For RC framed buildings without shear wall, nonlinear static pushover assessments showed
that permitting the foundation rocking increases yield and peak displacement by about
9% to 34% without substantial reduction in the strength. Also, the plastic displacement
capacity increases as the rocking effect increases. This shows that rocking the foundations
in a structure is advantageous for its overall seismic performance.

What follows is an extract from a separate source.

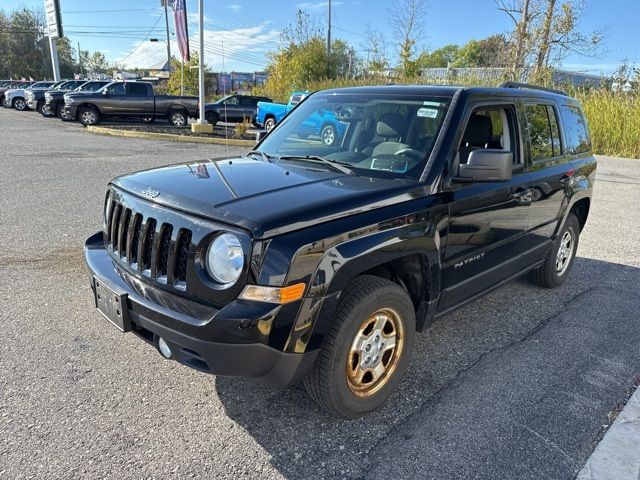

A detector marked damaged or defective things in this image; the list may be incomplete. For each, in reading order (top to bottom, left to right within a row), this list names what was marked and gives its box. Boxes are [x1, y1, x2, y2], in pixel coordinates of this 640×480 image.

rusty alloy wheel [348, 308, 402, 398]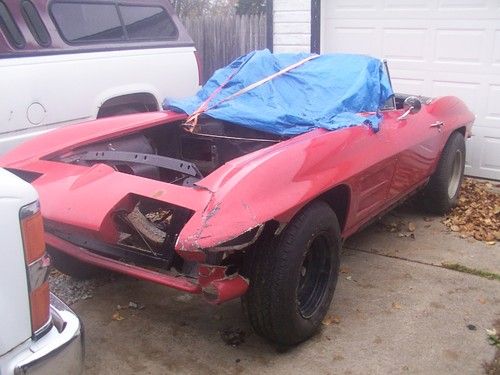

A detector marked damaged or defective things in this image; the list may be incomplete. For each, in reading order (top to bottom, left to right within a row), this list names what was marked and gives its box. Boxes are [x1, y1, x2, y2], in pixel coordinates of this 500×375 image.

cracked concrete [67, 206, 500, 375]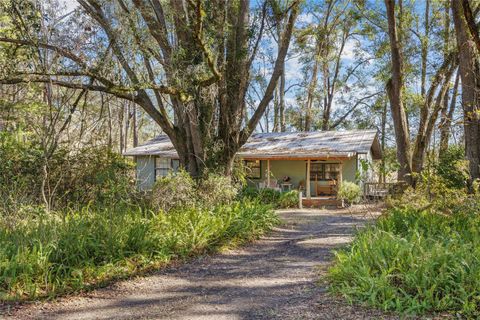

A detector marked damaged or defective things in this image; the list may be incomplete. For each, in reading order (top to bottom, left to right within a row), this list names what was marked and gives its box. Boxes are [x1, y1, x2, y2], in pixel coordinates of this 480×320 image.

According to the nonlinear dynamic time history analyses, seismic moment transferred
from the column to the foundation decreases by 20% to 50%. Due to reduction in the
peak roof acceleration and increasing settlement at the base of the foundation with
increasing effect of rocking, reduced seismic moment is noticed at the base of the structural
members. Similar responses are noticed for the buildings where only the shear wall
foundation is allowed to rock. It is found that the foundation of a shear wall can be
designed by taking into account 40% of the earthquake loads for zone V design level
and 60% of the loads for zone II design level without encountering excessive settlements
beyond permissible limits as per Indian standards. From the hysteric responses for
the shear wall foundation rocking, it is evident for very strong impact seismic motion,
conventionally designed footings tends to experience higher flexural displacement along
with higher seismic force demands and settlement demands too. This suggests that an
overdesigned footing may not always be beneficial for the superstructure. From the fragility assessment it is observed that the probability of exceeding 25mm settlement increases
with increase in foundation rocking regardless of soil type. However, the probability at
the collapse prevention level of 60mm is not considerably influenced for the foundation
proportions while transitioning from conventional footings to moderate rocking footings.
This implies that reducing the dimensions of the foundation may not necessarily result
in reasonable settlement limitations being exceeded. The most favourable conditions
for foundation rocking is observed to be dense and very dense sand than medium dense sand.